Check each line of the data for "Tanzania", then give the number of lines that have it, without any other words.
** Opening RECORDS SHOWN block **
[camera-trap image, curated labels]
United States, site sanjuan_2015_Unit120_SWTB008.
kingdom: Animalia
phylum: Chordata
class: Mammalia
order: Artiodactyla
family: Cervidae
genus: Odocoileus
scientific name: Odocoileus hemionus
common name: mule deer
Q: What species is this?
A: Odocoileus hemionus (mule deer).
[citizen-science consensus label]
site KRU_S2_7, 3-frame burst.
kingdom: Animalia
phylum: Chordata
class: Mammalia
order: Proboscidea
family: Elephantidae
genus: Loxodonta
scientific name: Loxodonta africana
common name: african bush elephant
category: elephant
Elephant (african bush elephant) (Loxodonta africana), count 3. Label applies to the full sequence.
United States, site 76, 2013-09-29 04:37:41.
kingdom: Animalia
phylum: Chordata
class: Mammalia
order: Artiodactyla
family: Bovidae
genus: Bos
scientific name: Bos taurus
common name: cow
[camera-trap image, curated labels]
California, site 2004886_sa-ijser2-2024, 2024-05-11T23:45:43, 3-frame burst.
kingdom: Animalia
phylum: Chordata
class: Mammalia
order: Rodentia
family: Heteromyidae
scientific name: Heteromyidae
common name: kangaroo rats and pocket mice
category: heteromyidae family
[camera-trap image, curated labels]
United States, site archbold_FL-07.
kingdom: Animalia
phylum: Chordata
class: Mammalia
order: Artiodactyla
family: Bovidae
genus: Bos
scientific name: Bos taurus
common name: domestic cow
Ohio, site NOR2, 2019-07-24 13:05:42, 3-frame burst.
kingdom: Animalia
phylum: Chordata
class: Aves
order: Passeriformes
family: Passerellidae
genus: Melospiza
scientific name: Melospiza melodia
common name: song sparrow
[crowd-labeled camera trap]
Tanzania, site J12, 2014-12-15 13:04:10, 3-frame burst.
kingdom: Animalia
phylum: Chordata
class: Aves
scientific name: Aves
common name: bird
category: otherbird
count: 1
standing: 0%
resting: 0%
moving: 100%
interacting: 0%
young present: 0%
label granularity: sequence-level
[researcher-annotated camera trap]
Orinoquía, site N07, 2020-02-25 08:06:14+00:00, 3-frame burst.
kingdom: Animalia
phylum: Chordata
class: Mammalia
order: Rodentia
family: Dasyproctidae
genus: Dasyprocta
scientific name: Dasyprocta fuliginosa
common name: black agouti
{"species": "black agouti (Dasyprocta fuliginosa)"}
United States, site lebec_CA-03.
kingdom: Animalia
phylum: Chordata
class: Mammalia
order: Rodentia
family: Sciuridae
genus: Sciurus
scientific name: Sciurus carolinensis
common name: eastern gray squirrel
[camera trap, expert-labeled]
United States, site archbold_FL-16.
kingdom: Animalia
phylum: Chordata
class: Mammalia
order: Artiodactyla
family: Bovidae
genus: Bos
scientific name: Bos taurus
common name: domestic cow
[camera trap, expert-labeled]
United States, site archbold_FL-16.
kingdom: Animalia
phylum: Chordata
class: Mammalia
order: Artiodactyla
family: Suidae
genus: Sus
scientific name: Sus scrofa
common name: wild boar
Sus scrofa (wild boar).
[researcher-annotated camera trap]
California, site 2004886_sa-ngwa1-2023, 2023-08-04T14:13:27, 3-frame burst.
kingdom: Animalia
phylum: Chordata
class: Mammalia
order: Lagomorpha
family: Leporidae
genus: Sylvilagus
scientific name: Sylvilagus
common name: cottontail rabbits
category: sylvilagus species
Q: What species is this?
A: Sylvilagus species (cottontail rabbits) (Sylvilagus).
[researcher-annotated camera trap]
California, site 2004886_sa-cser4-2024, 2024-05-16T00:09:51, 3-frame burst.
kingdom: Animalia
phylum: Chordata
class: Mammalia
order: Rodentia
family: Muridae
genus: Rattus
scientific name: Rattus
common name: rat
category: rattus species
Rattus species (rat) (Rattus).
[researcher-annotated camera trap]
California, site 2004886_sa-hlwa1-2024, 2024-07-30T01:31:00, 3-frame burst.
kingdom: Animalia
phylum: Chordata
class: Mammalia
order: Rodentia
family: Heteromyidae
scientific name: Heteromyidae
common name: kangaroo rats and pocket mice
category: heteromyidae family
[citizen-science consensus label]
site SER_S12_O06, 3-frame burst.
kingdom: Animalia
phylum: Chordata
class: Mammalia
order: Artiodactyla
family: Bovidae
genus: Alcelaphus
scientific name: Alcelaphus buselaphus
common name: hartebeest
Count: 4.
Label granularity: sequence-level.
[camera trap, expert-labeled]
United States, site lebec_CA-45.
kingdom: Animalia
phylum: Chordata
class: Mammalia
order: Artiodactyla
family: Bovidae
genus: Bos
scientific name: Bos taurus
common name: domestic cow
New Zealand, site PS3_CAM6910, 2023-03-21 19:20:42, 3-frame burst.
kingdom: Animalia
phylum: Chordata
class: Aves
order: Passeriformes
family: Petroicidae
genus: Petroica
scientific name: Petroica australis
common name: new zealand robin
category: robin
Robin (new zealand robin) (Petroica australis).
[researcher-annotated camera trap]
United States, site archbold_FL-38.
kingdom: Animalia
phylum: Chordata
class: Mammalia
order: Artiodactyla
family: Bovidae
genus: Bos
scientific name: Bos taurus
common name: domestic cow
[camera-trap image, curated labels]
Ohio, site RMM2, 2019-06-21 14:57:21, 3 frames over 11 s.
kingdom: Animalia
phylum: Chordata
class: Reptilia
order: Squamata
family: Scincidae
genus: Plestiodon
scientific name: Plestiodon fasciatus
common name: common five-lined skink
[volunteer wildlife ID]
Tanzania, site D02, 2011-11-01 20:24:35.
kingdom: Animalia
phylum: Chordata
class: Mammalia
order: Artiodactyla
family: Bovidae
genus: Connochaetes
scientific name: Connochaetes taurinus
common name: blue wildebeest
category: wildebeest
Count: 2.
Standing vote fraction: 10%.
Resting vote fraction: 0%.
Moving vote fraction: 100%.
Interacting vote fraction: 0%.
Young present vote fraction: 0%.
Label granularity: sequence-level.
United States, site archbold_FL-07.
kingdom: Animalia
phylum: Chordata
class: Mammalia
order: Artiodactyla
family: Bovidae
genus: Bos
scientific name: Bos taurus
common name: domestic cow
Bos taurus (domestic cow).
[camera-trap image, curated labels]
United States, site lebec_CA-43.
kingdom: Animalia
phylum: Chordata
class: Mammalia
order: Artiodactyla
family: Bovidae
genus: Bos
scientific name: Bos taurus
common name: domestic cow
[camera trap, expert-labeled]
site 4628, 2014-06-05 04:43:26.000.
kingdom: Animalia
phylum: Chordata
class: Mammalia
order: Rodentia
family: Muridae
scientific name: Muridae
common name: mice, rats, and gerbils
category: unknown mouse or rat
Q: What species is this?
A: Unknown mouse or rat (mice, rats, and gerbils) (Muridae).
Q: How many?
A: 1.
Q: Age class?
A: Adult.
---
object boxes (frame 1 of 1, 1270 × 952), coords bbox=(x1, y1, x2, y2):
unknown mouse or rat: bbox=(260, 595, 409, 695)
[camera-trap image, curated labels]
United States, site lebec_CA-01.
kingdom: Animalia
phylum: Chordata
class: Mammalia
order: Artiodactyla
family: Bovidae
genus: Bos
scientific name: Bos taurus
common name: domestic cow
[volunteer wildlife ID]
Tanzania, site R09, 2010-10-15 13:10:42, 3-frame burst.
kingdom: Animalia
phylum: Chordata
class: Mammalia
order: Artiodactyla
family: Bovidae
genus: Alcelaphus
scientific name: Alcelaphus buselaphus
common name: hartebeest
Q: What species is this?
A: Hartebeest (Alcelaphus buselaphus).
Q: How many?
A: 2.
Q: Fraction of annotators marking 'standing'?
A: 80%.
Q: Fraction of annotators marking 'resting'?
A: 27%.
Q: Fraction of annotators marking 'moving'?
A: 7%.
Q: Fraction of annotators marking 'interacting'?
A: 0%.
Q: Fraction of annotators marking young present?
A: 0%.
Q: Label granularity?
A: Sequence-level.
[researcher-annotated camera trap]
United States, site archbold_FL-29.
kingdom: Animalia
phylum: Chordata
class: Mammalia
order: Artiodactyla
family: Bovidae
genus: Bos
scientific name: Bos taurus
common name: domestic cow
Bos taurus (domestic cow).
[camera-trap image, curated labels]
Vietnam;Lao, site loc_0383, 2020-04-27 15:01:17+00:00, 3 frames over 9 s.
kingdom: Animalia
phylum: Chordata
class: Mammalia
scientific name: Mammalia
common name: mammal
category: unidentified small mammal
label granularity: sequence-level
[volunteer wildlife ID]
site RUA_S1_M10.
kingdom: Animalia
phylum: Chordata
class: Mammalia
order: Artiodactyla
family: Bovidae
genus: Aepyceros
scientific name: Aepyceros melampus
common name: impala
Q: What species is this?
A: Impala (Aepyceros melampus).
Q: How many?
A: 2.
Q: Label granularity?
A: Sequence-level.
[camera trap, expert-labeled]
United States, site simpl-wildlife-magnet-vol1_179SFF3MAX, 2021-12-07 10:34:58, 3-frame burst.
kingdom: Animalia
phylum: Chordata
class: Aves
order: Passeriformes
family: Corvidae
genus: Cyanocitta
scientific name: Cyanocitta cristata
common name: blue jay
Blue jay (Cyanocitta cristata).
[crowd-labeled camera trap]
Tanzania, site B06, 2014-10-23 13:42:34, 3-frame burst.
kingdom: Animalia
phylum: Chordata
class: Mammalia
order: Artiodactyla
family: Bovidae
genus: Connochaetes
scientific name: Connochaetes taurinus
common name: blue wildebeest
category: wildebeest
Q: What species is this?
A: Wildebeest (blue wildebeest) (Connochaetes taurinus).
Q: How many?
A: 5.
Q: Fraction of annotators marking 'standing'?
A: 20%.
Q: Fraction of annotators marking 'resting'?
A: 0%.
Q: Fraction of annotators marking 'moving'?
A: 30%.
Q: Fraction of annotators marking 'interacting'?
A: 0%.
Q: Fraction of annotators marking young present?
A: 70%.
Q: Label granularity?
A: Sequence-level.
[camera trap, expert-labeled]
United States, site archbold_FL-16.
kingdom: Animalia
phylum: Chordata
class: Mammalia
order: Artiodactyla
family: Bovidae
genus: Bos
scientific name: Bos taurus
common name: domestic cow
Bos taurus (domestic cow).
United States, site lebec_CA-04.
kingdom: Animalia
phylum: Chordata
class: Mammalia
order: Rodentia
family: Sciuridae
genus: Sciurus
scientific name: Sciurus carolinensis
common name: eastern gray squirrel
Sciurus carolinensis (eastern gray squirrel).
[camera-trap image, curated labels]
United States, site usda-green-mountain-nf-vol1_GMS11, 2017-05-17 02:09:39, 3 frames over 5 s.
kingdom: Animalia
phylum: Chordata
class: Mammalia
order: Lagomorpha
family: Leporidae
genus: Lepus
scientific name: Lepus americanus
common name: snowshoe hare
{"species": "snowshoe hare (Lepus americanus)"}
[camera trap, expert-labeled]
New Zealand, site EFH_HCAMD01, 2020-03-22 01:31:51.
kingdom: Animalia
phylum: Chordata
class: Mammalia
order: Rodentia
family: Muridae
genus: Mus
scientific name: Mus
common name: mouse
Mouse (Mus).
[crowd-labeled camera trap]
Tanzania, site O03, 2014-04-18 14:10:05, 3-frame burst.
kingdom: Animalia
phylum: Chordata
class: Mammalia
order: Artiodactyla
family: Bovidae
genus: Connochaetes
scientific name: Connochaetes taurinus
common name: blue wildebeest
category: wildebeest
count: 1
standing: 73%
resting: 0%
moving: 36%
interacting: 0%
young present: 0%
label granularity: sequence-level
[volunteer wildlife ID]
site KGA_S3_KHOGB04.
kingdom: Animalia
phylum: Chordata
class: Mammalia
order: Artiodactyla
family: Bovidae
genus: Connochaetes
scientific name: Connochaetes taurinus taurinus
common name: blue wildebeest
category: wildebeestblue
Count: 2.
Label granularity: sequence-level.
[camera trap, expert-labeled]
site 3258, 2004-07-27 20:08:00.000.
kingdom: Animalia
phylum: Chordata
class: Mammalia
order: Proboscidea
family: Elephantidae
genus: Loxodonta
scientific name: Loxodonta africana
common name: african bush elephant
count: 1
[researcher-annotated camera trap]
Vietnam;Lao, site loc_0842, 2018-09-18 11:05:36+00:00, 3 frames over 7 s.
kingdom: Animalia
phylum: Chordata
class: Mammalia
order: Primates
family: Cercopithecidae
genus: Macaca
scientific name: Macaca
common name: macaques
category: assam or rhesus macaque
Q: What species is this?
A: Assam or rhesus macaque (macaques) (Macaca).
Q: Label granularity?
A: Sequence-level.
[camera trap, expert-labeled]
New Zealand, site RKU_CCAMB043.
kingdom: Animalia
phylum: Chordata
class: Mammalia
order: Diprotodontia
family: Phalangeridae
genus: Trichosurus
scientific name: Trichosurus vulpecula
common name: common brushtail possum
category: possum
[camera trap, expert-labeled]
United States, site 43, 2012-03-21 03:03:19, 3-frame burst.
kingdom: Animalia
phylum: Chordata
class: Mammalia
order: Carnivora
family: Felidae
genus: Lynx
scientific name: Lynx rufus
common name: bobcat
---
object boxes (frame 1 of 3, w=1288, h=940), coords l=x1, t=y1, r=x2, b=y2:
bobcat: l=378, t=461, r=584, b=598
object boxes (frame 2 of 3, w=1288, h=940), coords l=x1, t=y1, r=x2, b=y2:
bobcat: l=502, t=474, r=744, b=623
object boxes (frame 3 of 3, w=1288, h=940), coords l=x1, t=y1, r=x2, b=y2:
** Closing RECORDS SHOWN block **
- _TASK OUTPUT_
5